_Excerpt to read_
-- Opening Marker --

So the last gap in data security when it's being used or processed is where we focus completely. So if you think about it, the way people most often meaningfully use or process data is by running a search or an analytic over it. So we're concerned with the security posture of that search of that analytic as it's being performed. So what does that mean? It means that we can take a search or an analytic that folks want to perform over data and we can encrypt that. And then we can run that encrypted search or analytic, which could contain all kinds of sensitive indicators around things like PII, PHI, EU resident identifiers under GPR, IP, competitive advantage types of information, and we can take that encrypted search analytic and run it over massive amounts of data without ever decrypting anything.
So we never decrypt that search or analytic itself. And if that underlying data happens to be encrypted, we don't have to decrypt it either. So we're able to really achieve a never decrypt security posture for the processing of data and really close that last gap in data security, which is securing it when it's being used or processed.
[00:03:41] Unknown:
And so when the query or analytical request is sent to the back end for running against the encrypted data. You say that that process gets encrypted, so I'm assuming thinking about it in terms of how the computation occurs is that the process that's executing that search or the analysis against the data at some level has a a clear text view of what that information is, but that it never leaves the server
[00:04:14] Unknown:
or the sort of memory space where it's being accessed. Is that an accurate sort of way to think about that, or am I completely off base on that? So we are far more secure and powerful than that. So our security assumptions of that processing environment, in other words, where the data is that's being used or processed, are com completely 0. So we assume that it's completely untrusted, completely had. There's an attack or someone with malicious intent able to see every single bit of operation in memory and on disk in that environment. So because our security assumptions are 0 of that data space and of that processing environment, we never decrypt anything during processing.

-- Closing Marker --

Rewrite the excerpt on encrypted search, starting with "So the last" and going on through "ever decrypting anything.", and replace "massive amounts" with "large volumes".

_Provided material_
-- Opening Marker --

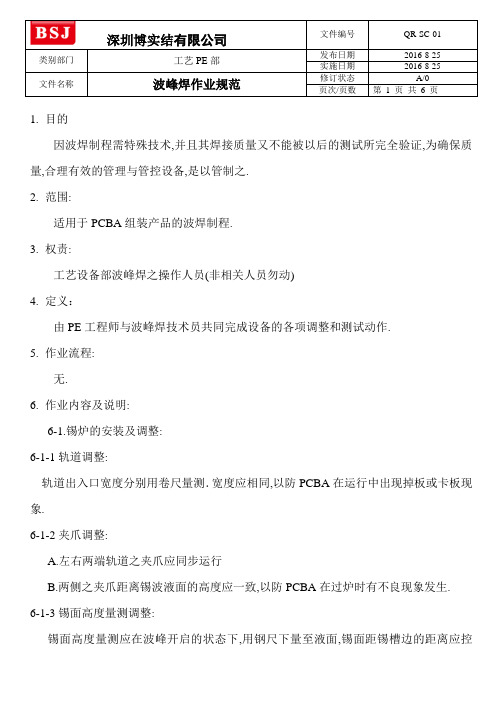 | BSJ 深圳博实结有限公司 | | 文件编号 | QR SC 01 |
|---|---|---|---|
| 类别部门 | 工艺 PE 部 | 发布日期 | 2016 8 25 |
| | | 实施日期 | 2016 8 25 |
| 文件名称 | 波峰焊作业规范 | 修订状态 | A/0 |
| | | 页次/页数 | 第 1 页 共 6 页 |

1. 目的

因波焊制程需特殊技术,并且其焊接质量又不能被以后的测试所完全验证,为确保质量,合理有效的管理与管控设备,是以管制之.

2. 范围:

适用于 PCBA 组装产品的波焊制程.

3. 权责:

工艺设备部波峰焊之操作人员(非相关人员勿动)

4. 定义:

由 PE 工程师与波峰焊技术员共同完成设备的各项调整和测试动作.

5. 作业流程:

无.

6. 作业内容及说明:

6-1.锡炉的安装及调整:

6-1-1 轨道调整:

轨道出入口宽度分别用卷尺量测. 宽度应相同,以防 PCBA 在运行中出现掉板或卡板现象.

6-1-2 夹爪调整:

A.左右两端轨道之夹爪应同步运行

B.两侧之夹爪距离锡波液面的高度应一致,以防 PCBA 在过炉时有不良现象发生.

6-1-3 锡面高度量测调整:

锡面高度量测应在波峰开启的状态下,用钢尺下量至液面,锡面距锡槽边的距离应控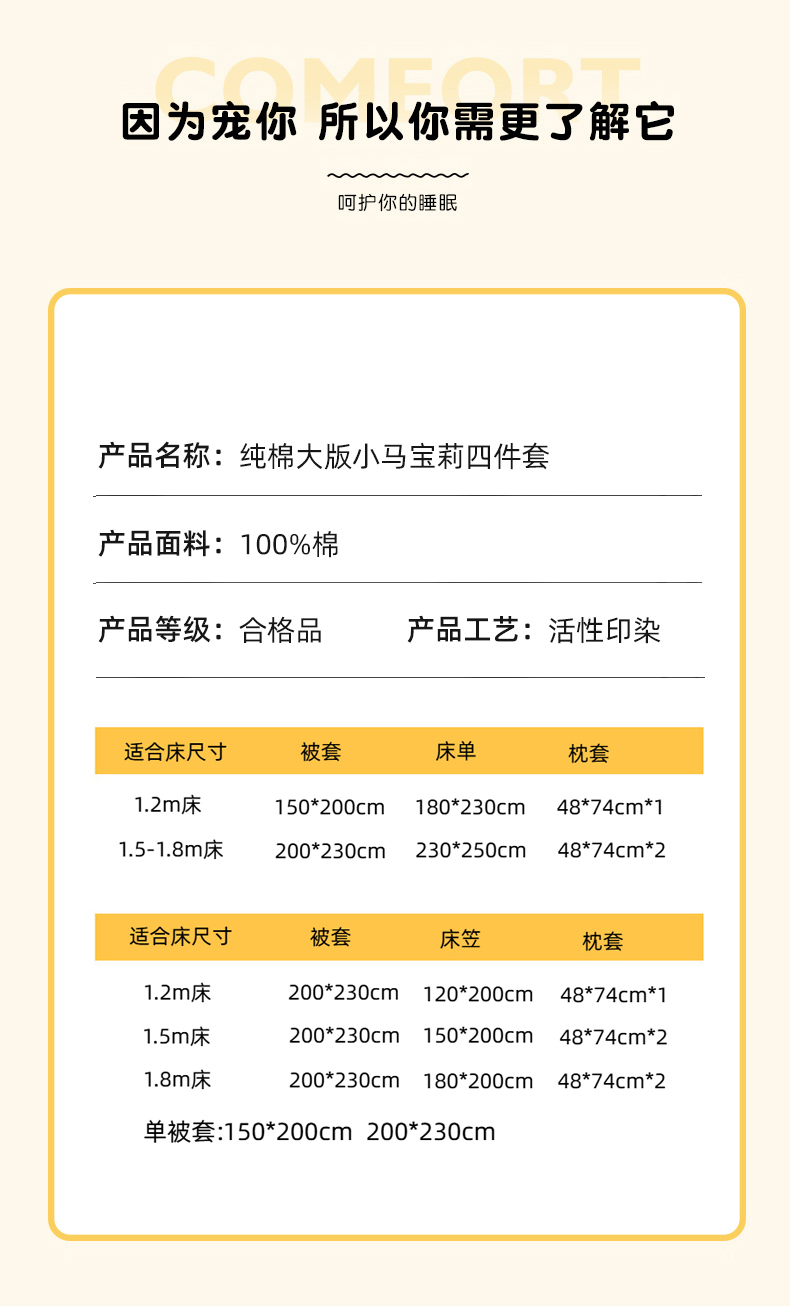 COMFORT

因为宠你 所以你需更了解它

呵护你的睡眠

产品名称：纯棉大版小马宝莉四件套

产品面料：100%棉

产品等级：合格品 产品工艺：活性印染

| 适合床尺寸 | 被套 | 床单 | 枕套 |
|---|---|---|---|
| 1.2m床 | 150*200cm | 180*230cm | 48*74cm*1 |
| 1.5-1.8m床 | 200*230cm | 230*250cm | 48*74cm*2 |

| 适合床尺寸 | 被套 | 床笠 | 枕套 |
|---|---|---|---|
| 1.2m床 | 200*230cm | 120*200cm | 48*74cm*1 |
| 1.5m床 | 200*230cm | 150*200cm | 48*74cm*2 |
| 1.8m床 | 200*230cm | 180*200cm | 48*74cm*2 |

单被套:150*200cm 200*230cm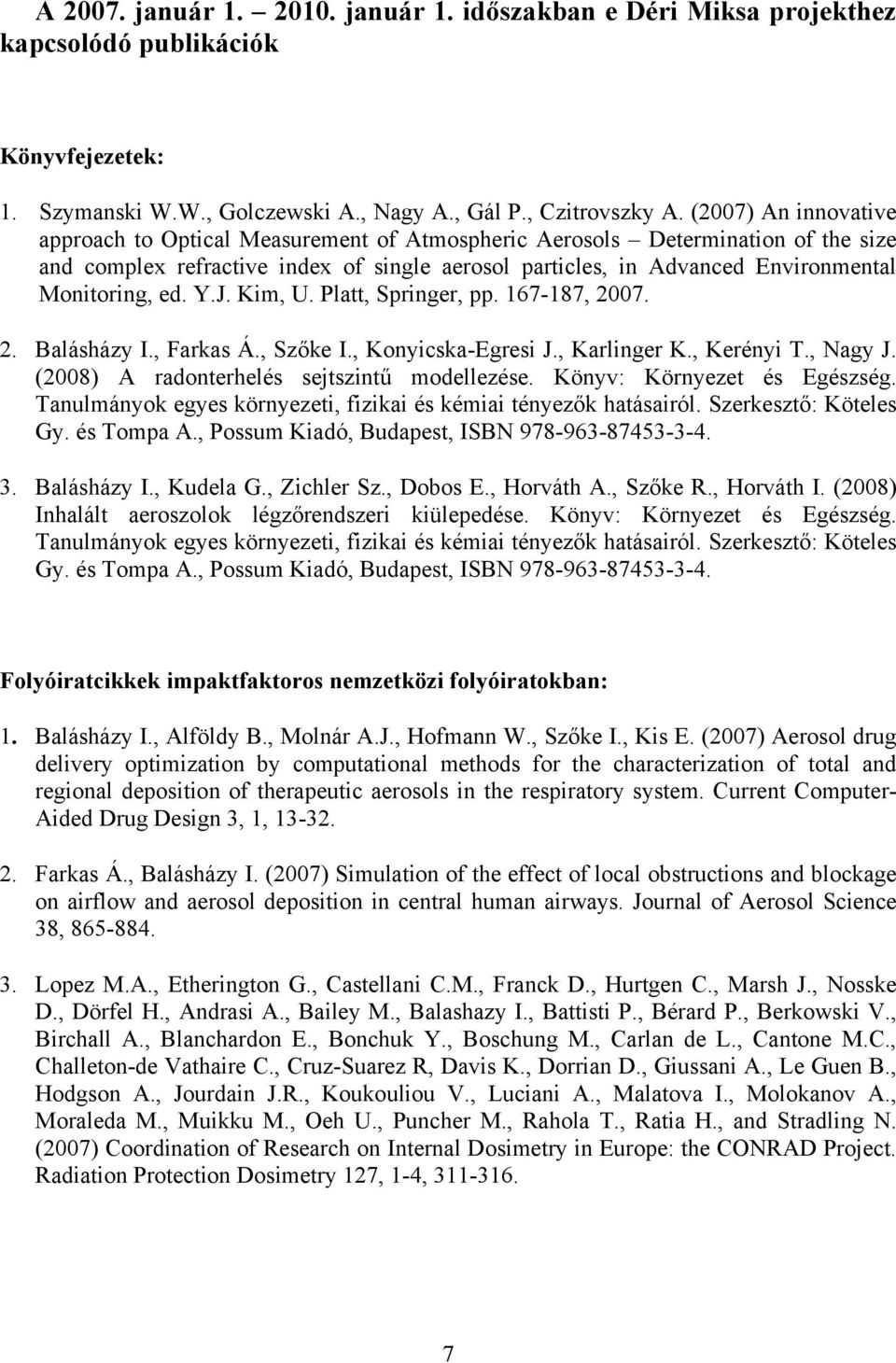 A 2007. január 1. – 2010. január 1. időszakban e Déri Miksa projekthez kapcsolódó publikációk

Könyvfejezetek:

1. Szymanski W.W., Golczewski A., Nagy A., Gál P., Czitrovszky A. (2007) An innovative approach to Optical Measurement of Atmospheric Aerosols – Determination of the size and complex refractive index of single aerosol particles, in Advanced Environmental Monitoring, ed. Y.J. Kim, U. Platt, Springer, pp. 167-187, 2007.

2. Balásházy I., Farkas Á., Szőke I., Konyicska-Egresi J., Karlinger K., Kerényi T., Nagy J. (2008) A radonterhelés sejtszintű modellezése. Könyv: Környezet és Egészség. Tanulmányok egyes környezeti, fizikai és kémiai tényezők hatásairól. Szerkesztő: Köteles Gy. és Tompa A., Possum Kiadó, Budapest, ISBN 978-963-87453-3-4.

3. Balásházy I., Kudela G., Zichler Sz., Dobos E., Horváth A., Szőke R., Horváth I. (2008) Inhalált aeroszolok légzőrendszeri kiülepedése. Könyv: Környezet és Egészség. Tanulmányok egyes környezeti, fizikai és kémiai tényezők hatásairól. Szerkesztő: Köteles Gy. és Tompa A., Possum Kiadó, Budapest, ISBN 978-963-87453-3-4.

Folyóiratcikkek impaktfaktoros nemzetközi folyóiratokban:

1. Balásházy I., Alföldy B., Molnár A.J., Hofmann W., Szőke I., Kis E. (2007) Aerosol drug delivery optimization by computational methods for the characterization of total and regional deposition of therapeutic aerosols in the respiratory system. Current Computer-Aided Drug Design 3, 1, 13-32.

2. Farkas Á., Balásházy I. (2007) Simulation of the effect of local obstructions and blockage on airflow and aerosol deposition in central human airways. Journal of Aerosol Science 38, 865-884.

3. Lopez M.A., Etherington G., Castellani C.M., Franck D., Hurtgen C., Marsh J., Nosske D., Dörfel H., Andrasi A., Bailey M., Balashazy I., Battisti P., Bérard P., Berkowski V., Birchall A., Blanchardon E., Bonchuk Y., Boschung M., Carlan de L., Cantone M.C., Challeton-de Vathaire C., Cruz-Suarez R, Davis K., Dorrian D., Giussani A., Le Guen B., Hodgson A., Jourdain J.R., Koukouliou V., Luciani A., Malatova I., Molokanov A., Moraleda M., Muikku M., Oeh U., Puncher M., Rahola T., Ratia H., and Stradling N. (2007) Coordination of Research on Internal Dosimetry in Europe: the CONRAD Project. Radiation Protection Dosimetry 127, 1-4, 311-316.

7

-- Closing Marker --

_Task response_
So the last gap in data security when it's being used or processed is where we focus completely. So if you think about it, the way people most often meaningfully use or process data is by running a search or an analytic over it. So we're concerned with the security posture of that search of that analytic as it's being performed. So what does that mean? It means that we can take a search or an analytic that folks want to perform over data and we can encrypt that. And then we can run that encrypted search or analytic, which could contain all kinds of sensitive indicators around things like PII, PHI, EU resident identifiers under GPR, IP, competitive advantage types of information, and we can take that encrypted search analytic and run it over large volumes of data without ever decrypting anything.